Discussion:
[Dnsmasq-discuss] Disabling dynamic DHCP assignment for known hosts
Todd Sankey
2017-03-15 20:14:06 UTC
Permalink
Our setup has two wifi networks with different network addresses, one for
employees and one for guests. On the employee network, the hosts all have
static host entries that include IP addresses. The guest network has no
static host entries. What we would like to do is prevent the employee
machines from getting any assignment on the guest network.

We tried using "tag:!known" in the dhcp-range configuration, and we have
tried a tag-if statement that sets a tag based on the guest network
interface and known followed by a dhcp-ignore. Neither works.

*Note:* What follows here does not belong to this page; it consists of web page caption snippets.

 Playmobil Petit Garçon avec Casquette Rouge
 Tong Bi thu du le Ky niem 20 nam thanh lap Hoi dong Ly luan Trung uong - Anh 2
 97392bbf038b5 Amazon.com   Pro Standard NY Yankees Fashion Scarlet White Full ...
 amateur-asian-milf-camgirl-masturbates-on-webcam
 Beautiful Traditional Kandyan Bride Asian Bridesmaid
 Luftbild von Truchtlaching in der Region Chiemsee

Looking through the code, I think it is because when looking for a
dhcp_config entry, the search is filtered by whether the assigned address
is valid for the interface the request was received on. Since the static
assignments are only valid for the employee network, when a request is
received on the guest network, the static assignments are not valid so the
"known" tag is never set. As a result, neither the dhcp-range tag filter
nor the tag-if filter has the desired effect.

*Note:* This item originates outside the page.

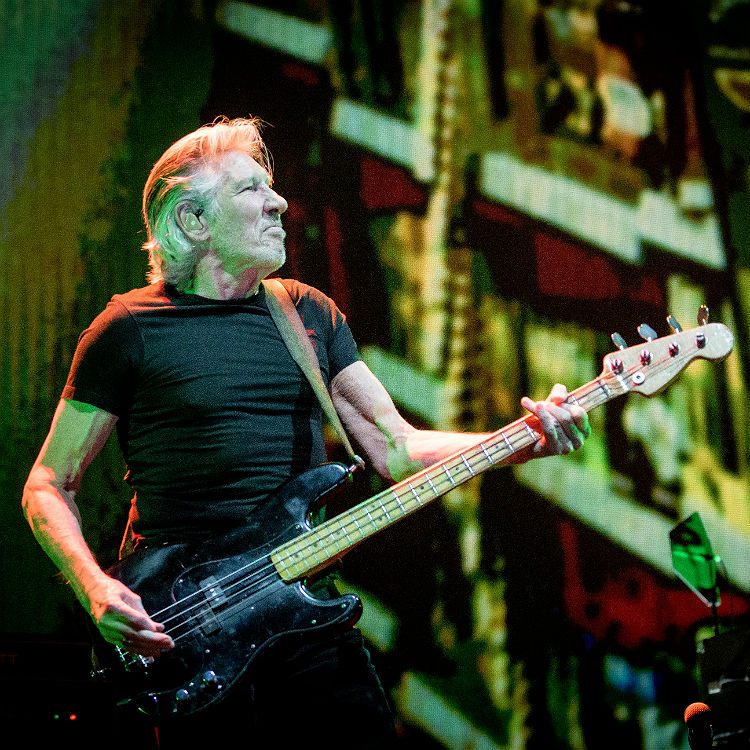 seven strong reasons to see roger waters live at hyde park gigwise. Black Bedroom Furniture Sets. Home Design Ideas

I next tried having dhcp-host entries for every employee machine, one with
a static assignment on the employee network, and one with a static
assignment on guest network and appending "ignore" to the guest network
entry. This seems to have the desired behaviour in that employee machines
cannot get on the guest network. However, this obviously doubles the work
of maintaining the host list. I am also not sure what this does to the
guest address range having these static but ignored assignments.

Is there a better way to do this in the current version (2.76)?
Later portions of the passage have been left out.